Que ça nous plaise ou non, la vente de Rona au géant américain Lowe's ira de l'avant. Il s'agit d'une transaction définitive que seule une offre bonifiée que déposerait un concurrent ou un groupe d'investisseurs - désireux de conserver à tout prix la chaîne de quincailleries sous contrôle québécois - pourrait faire échouer. Ce qui ne se produira pas.

Depuis mercredi, le flot de réactions à cette transaction majeure dans le monde du commerce de détail québécois n'a pas perdu de son intensité. On commente la transaction avec passion et tout le monde a son opinion.

Pour plusieurs, il s'agit d'une nouvelle catastrophique pour l'économie québécoise alors que pour d'autres, Rona a simplement connu le sort de nombre de sociétés publiques dont les actions se négocient en Bourse et qui ne possèdent pas d'actionnaire de contrôle.

Pour ces derniers, Rona ne fait que changer de propriétaire et ses actionnaires vont être généreusement récompensés pour avoir accepté de conclure cette transaction.

C'est ici par ailleurs que j'éprouve un certain malaise parce que la transaction Rona-Lowe's nous démontre clairement qu'il peut être beaucoup plus payant pour des dirigeants de travailler à la vente d'une entreprise plutôt que d'oeuvrer laborieusement à son édification.

La haute direction de Rona va empocher 40 millions en exercice d'options et en vente d'actions à 24 $ pièce. Robert Chevrier, en poste depuis trois ans à titre de président du conseil, va ainsi encaisser 3,1 millions.

Robert Sawyer, qui a succédé, il y a trois ans, à Robert Dutton au poste de PDG de Rona, va récolter 19 millions en déposant ses titres dans la foulée de la transaction, en plus d'encaisser une prime de 4,1 millions, prévue dans son contrat en cas de changement de contrôle de l'entreprise, pour une rétribution totale de 23 millions.

C'est quand même beaucoup d'argent pour un mandat qui n'aura duré que trois ans. Ancien numéro deux chez Metro, Robert Sawyer est un opérateur aguerri et efficace qui s'était donné pour mandat de relancer Rona sur les voies de la profitabilité et de la croissance.

On comprend aujourd'hui que Robert Sawyer a surtout travaillé à « pimper » Rona ou, en des termes plus polis, à rendre la mariée plus attrayante et surtout plus monnayable en vue de la livrer à la riche et insistante Lowe's.

Robert Sawyer a fermé des magasins à grande surface en Ontario, il a entrepris la rénovation des magasins Réno-Dépôt, il a vendu la division de plomberie Noble et orchestré un redéploiement dans le marchandisage des quincailleries dans le but d'augmenter l'achalandage.

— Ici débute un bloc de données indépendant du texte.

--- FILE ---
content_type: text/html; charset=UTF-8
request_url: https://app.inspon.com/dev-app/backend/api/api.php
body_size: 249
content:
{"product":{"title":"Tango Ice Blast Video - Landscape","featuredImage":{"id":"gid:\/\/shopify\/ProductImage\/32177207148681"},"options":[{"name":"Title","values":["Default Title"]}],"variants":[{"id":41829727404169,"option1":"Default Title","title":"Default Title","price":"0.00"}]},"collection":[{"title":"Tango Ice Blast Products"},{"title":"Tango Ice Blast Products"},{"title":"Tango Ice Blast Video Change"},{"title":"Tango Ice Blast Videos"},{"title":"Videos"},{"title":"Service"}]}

Au cours des derniers mois, il a facilité la tâche de Lowe's en procédant au rachat d'une vingtaine de magasins Rona à grande surface qui appartenaient à des marchands affiliés. Selon ce que j'ai appris, Rona a payé un très bon prix. On voulait offrir sur un plateau d'argent un réseau simplifié à Lowe's.

J'ai rencontré Robert Sawyer il y a 18 mois, exactement à la moitié de son mandat de trois ans. À l'époque, il m'avait confié que Lowe's était du passé et que le groupe américain ne constituait plus une menace pour Rona.

Une fois les opérations de Rona stabilisées, il voulait reprendre là où le groupe avait laissé, c'est-à-dire réaliser des acquisitions et des regroupements, en ciblant notamment les quincailleries Patrick Morin, et relancer l'expansion du groupe.

Visiblement, il était plus payant et bien moins compliqué de poursuivre les négociations avec Lowe's et d'espérer aller chercher le plus de valeur possible pour les actionnaires en cédant le contrôle de Rona au groupe américain.

À cet égard, Robert Chevrier et Robert Sawyer ont admirablement tiré leur épingle du jeu en obtenant que Lowe's paie le double de la valeur au marché des actions. Et Lowe's a été très opportuniste en misant essentiellement sur la dévaluation du dollar canadien pour bonifier son offre par rapport à celle de 14,50 $ présentée en 2012.

Il est quand même stupéfiant que Robert Sawyer obtienne 23 millions pour les trois années qu'il a passées à préparer et à réussir la vente de Rona - et le démantèlement probable de son réseau de magasins de proximité. Robert Dutton, qui a oeuvré durant 35 ans à bâtir une marque nationale, dont 20 à titre de PDG, a obtenu 11 millions en vendant, après son départ, les actions qu'il avait accumulées durant toute sa carrière.